2 Rational for use of drug

3 Brief review of pre-clinical findings

4 Type of clinical condition/disease state

5 Randomization Procedures: Comment if the study is blinded, unblinded, double-blind etc., and describe the randomization strategy.

6 Clinical Update:

  • Experience in human subjects
  • Available preliminary clinical trial(s) data
  • Placebo Group?
  • Clinical Endpoints (primary, secondary, surrogate etc.)
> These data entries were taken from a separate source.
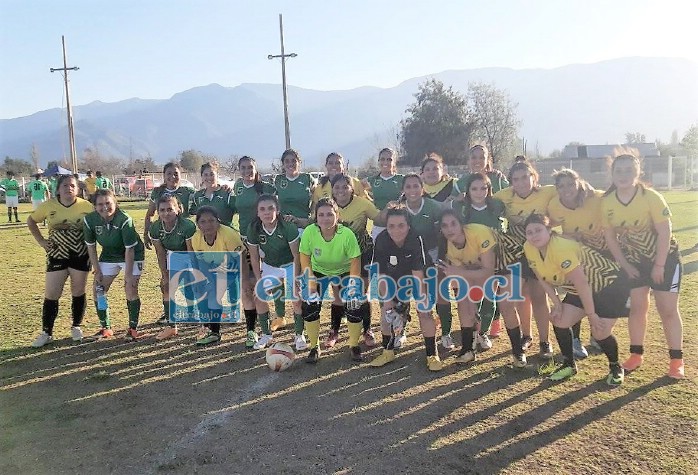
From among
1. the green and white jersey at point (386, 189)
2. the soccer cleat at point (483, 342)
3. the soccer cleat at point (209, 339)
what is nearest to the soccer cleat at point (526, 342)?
the soccer cleat at point (483, 342)

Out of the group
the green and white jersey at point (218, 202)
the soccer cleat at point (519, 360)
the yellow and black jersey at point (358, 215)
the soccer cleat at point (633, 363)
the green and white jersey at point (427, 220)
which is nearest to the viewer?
the soccer cleat at point (633, 363)

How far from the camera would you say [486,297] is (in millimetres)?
5176

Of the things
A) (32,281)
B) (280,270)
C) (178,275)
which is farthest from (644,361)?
(32,281)

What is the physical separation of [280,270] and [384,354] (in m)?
1.49

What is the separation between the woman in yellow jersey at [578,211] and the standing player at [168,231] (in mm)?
3801

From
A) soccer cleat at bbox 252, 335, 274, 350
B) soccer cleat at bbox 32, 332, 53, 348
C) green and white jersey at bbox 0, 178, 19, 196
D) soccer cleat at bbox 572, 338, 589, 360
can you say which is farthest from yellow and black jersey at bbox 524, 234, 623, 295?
green and white jersey at bbox 0, 178, 19, 196

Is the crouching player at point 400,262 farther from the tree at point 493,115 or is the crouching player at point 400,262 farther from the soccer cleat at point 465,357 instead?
the tree at point 493,115

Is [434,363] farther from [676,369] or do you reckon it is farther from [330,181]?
[330,181]

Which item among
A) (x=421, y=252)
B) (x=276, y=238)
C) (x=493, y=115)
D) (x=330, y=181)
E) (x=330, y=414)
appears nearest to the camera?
(x=330, y=414)

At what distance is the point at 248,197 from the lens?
6422 mm

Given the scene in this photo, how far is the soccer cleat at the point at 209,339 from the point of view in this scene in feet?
19.2

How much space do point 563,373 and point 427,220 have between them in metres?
1.88

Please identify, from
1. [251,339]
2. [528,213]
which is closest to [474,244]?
[528,213]

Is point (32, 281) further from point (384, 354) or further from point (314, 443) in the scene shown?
point (314, 443)
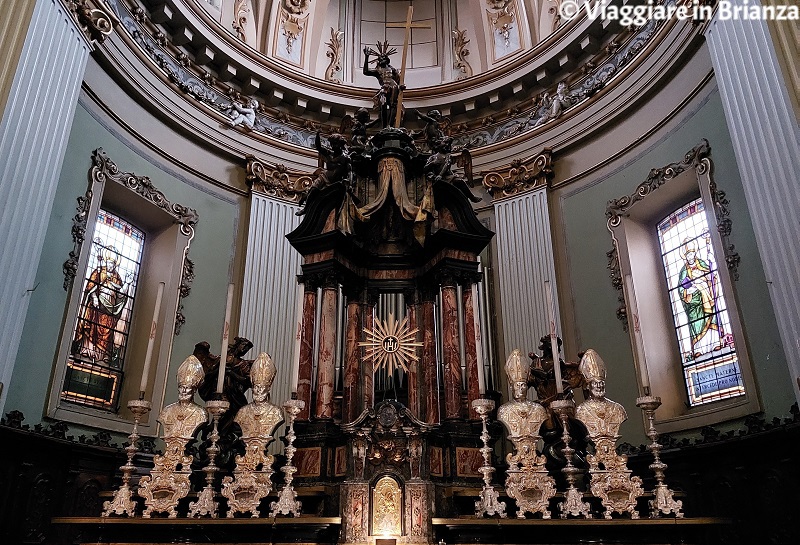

7 Description of inclusion / exclusion criteria

8 Dosing:

  • Single Dose vs. Dose-ranging
  • Method of drug administration (e.g. oral, continuous or intermittent i.v. infusion, rectal, etc.)
  • Duration of drug administration (hours, days)?
  • Describe method of dealing with placebo group

9 Description of main side effect profile:

  • What are the serious adverse events (SAEs)?
  • What are the requirements for side effect monitoring (i.e. laboratory interventions: blood test(s) imaging, bioassay(s), etc.)?
  • If laboratory interventions, how will this affect the patient (e.g. frequency of tests, number of needle punctures etc.)

10 Initial Assessments:

  • History and Physical
  • Clinical Scales (e.g. International Prostate Symptom Score, Sexual Function Inventory Questionaire)
  • Objective Functional Assessments (Flow, PVR, etc.)
  • Diagnostic Maneuvers (Cystoscopy)
  • Imaging
  • Labs

11 Outcome Measures:

  • What? When? How often are evaluations performed?
  • Clinical scales
  • Clinical recurrence/survival
  • Imaging
  • Quality of Life Assessments

12 Describe the rationale for determining how the study is to be powered and related parameters necessary to achieve statistical significance.

13 what regulatory approvals (tpp/ fda) are needed? Are pending? Describe time line to meet regulatory approvals.

14 Safety Monitoring:
Describe Method of Safety Monitoring (composition of DSMB, internal vs. external DSMB)

15 Ethical Considerations?
Are there any known ethical consideration or anticipated barriers in obtaining local IRB approval?

16 Stopping Rules

17 Are there any proposed Add-On Studies as follows (if so will additional funding be provided)?

  • Pharmaco-economic
  • Open Label
  • Compassionate Use
  • Post-Marketing Surveillance
  • Pediatric
  • Other

18 Mandatory Site Requirements:
Describe any mandatory site requirements (i.e. specialized diagnostic equipment and specialized medical services) that are unique to this protocol.

19 Funding:

  • Is there a proposed study Budget?
  • Has the per patient cost been identified?
  • All Consortium sites will receive the same per case funding and overall study budget.
  • All Consortia investigators will receive individual clinical trial payments either directly from Sponsor or c/o the Consortium. The Consortium will work with the Sponsor to determine the optimal study budget. In addition to the per patient cost, the study budget must allow for pass through start-up fees, and a fixed administrative institutional/professional overhead

20 Disclosure of Study Results:
The Consortium acknowledges that all study data, in the context of the clinical trial or project, is owned by the Sponsor, but strongly recommends that, any study results, regardless of positive or negative outcome, be made available to the public. Ideally Sponsor should at their discretion agree to select an appropriate medium to disclose study results, including but not limited to, investigator meetings, published abstracts, journal articles, oral or poster presentation(s), press-release.

21 Clinical Trial Committee Membership:
Will there be an opportunity for CUOG representative(s) to join any pre-existing or proposed committees or serve in the following capacity?:

  • Steering Committee
  • DSMB
  • Clinical Trial Consultant – Liaison
  • Canadian Principal Investigator

CUOG requests that the Sponsor submit a written Response to the Assessment Report. CUOG then distributes a copy of both CUOG Assessment Report and Sponsor’s Response to all members of the Consortium informing them of the content and status of the given project or trial.

A positive outcome of the Assessment Report and Company Response will likely result in a Call for Sites (clinical trial participation) which is centrally dispatched by CUOG Headquarters.